I learnt that people don’t want to spend time to understand one another, they judge. It’s easier, right. If someone acts contrarily to the standard norms of behavior, they say “Uhm, s/he’s strange, don’t think about him/her, s/he’s not worth it”. Hey guys, how do you know this? Maybe you’re not worth it either? It’s so easy when you judge others but once you are being judged, you get offended.

I learnt that you must follow your intuition only. Your heart knows the best, it sends you signals to inform on what’s good or not for you. It tells you everything, once you focus on what’s there inside of you, you’ll understand everything. I connected with my inner self, understood my feelings and emotions and realized why I acted this way and not the other.

I learnt that when someone violates my moral and ethical values I have to stand against to protect myself. My security, self-respect and peace of mind.
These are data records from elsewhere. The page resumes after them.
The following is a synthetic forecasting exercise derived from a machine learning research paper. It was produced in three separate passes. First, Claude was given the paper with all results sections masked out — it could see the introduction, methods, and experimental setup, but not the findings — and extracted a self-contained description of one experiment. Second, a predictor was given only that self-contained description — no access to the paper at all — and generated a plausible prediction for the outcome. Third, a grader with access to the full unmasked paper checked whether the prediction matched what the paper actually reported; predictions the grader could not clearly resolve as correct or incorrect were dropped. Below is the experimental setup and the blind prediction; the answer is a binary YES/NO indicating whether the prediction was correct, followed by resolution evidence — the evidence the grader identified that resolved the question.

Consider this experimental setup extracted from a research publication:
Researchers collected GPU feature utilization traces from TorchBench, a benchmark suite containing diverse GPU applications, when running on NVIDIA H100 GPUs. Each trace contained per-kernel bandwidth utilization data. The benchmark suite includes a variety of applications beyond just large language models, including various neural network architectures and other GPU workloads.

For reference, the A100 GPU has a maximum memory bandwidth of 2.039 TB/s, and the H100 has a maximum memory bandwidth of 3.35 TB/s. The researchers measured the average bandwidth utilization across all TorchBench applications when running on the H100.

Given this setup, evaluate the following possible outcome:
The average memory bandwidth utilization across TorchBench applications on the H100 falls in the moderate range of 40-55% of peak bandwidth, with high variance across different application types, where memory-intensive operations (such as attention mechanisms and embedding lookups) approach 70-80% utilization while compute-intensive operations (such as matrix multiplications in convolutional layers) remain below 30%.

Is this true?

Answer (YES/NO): NO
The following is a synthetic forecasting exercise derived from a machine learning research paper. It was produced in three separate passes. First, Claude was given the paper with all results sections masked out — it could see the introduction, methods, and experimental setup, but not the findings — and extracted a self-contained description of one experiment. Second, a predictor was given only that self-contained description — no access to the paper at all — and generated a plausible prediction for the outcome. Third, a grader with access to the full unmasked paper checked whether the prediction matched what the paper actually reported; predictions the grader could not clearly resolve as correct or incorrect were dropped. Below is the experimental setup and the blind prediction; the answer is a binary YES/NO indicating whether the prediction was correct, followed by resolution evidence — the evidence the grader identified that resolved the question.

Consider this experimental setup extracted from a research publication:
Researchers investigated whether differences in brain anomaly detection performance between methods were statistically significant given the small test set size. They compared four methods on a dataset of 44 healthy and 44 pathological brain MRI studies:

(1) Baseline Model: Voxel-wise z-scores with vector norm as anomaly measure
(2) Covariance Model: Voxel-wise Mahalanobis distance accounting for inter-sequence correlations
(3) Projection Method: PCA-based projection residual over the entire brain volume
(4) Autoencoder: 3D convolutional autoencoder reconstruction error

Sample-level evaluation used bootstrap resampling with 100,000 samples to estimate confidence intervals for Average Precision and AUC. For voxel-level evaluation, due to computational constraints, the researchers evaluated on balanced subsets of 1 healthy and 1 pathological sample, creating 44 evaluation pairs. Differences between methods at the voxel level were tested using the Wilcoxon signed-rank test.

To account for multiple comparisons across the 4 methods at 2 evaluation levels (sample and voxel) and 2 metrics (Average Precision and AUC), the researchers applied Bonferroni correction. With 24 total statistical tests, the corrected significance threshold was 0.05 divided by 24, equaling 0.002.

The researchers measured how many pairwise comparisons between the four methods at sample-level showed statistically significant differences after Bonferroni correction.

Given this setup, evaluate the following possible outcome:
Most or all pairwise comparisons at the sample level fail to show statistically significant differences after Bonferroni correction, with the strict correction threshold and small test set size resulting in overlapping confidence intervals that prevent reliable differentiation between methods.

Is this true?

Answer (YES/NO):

I learnt that ego is not a good adviser. The thing you want doesn’t necessarily have to be the thing you will get. If you desire something or someone but deep inside your intuition is sending you some warnings, you shouldn’t ignore them. And instead of blindly pushing the thing to happen – because you want it, you should let go and see what will stay. And the thing that is left is the right one for you.

I learnt that if you care about someone, you can’t just turn your back on them because of something they said or did when they had a worse day and you didn’t like it. Love is about caring for them in their best and in their worst.

I learnt, finally, that you are the master of your life and it is only up to you what you invite to it. You can choose to stay negative or fight for your happiness.

Life gave me a really hard lesson, but three months later, I am able to say that I am ready. Ready for you and everything that comes after.